▶ Paginafragment
Kamerlid
Kruimelpad
Gent was een voorbeeldstad, maar is nu een anti-stad (De Gentenaar 14/07/2022)
Bron: De Gentenaar / Het Nieuwsblad, 14/07/2022, p. 4-5 & https://m.nieuwsblad.be/cnt/dmf20220713_94648898?fbclid=IwAR3Fq6PZzVvOWW...
Gent zit met een 'attitudeprobleem', vindt Louis Verbeke (74), oud-voorzitter van de Vlerick Business School aan de Reep. Op de koffie bij Anneleen Van Bossuyt (N-VA, 42) fileert de Latemnaar het financiële beleid van de Stad Gent. “Het kan gewoon allemaal zoveel beter. Gent is zo middelmatig geworden.”
Het bedrijfsleven in Gent steigert, nu er hogere belastingen aangekondigd zijn voor na de zomer. Maar dat is maar een symptoom van een stadsbestuur dat vooral tégen veel is, zegt Louis Verbeke. De oud-advocaat komt amper nog naar de Kuip. Gent-Centrum is te moeilijk te bereiken, is het gevoel dat leeft. Toch zal Verbeke de stad waar hij Vlerick uitbouwde tot een instituut, altijd in zijn hart dragen. “Maar het is allemaal zo middelmatig nu. Gent kan zoveel beter.”
We zitten met de Latemnaar bij Anneleen Van Bossuyt in Oostakker. De frontvrouw van de Gentse N-VA heeft er versterking bijgehaald om het financiële beleid van het stadsbestuur van burgemeester Mathias De Clercq (Open VLD) te fileren. De Clercq en co. kondigden net een pakket van besparingen en hogere belastingen aan om de rekening te doen kloppen.
“De bedrijven worden in deze stad gewoon gebruikt als melkkoe”, schampert Van Bossuyt nog voor we aan de koffie zijn begonnen. “Dat is echt niet overdreven. De Stad zit dan ook met een diepe put. Bart (De Wever, red.) zegt dat vaak tegen mij: Anneleen, als jullie daar in Gent in de meerderheid komen, wat gaan jullie daar dan kunnen doen? Er is geen geld.”

▶ Opdrachten
1. Schrijf uit het artikel over Gent het stuk over van "Het bedrijfsleven in" tot "te doen kloppen.".
2. Van welke school was Louis Verbeke volgens het artikel over Gent voorzitter?

▶ Uittreksel uit gegevens
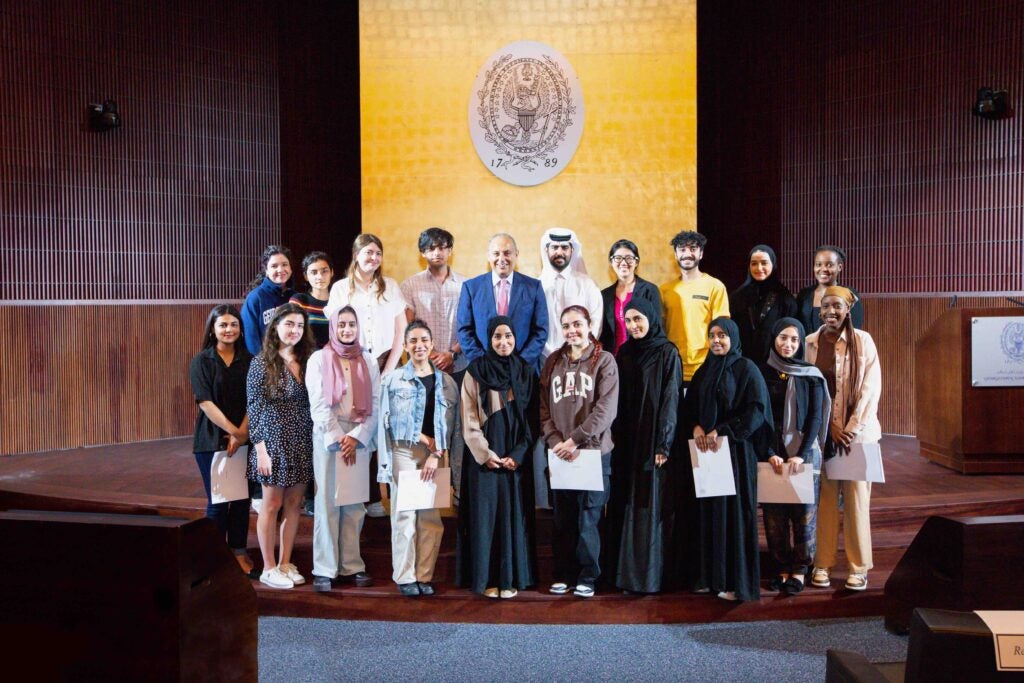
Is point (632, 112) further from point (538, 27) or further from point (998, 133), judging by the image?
point (998, 133)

▶ Antwoorden op volgorde
1.
Het bedrijfsleven in Gent steigert, nu er hogere belastingen aangekondigd zijn voor na de zomer. Maar dat is maar een symptoom van een stadsbestuur dat vooral tégen veel is, zegt Louis Verbeke. De oud-advocaat komt amper nog naar de Kuip. Gent-Centrum is te moeilijk te bereiken, is het gevoel dat leeft. Toch zal Verbeke de stad waar hij Vlerick uitbouwde tot een instituut, altijd in zijn hart dragen. “Maar het is allemaal zo middelmatig nu. Gent kan zoveel beter.”
We zitten met de Latemnaar bij Anneleen Van Bossuyt in Oostakker. De frontvrouw van de Gentse N-VA heeft er versterking bijgehaald om het financiële beleid van het stadsbestuur van burgemeester Mathias De Clercq (Open VLD) te fileren. De Clercq en co. kondigden net een pakket van besparingen en hogere belastingen aan om de rekening te doen kloppen.

2. Van de Vlerick Business School aan de Reep.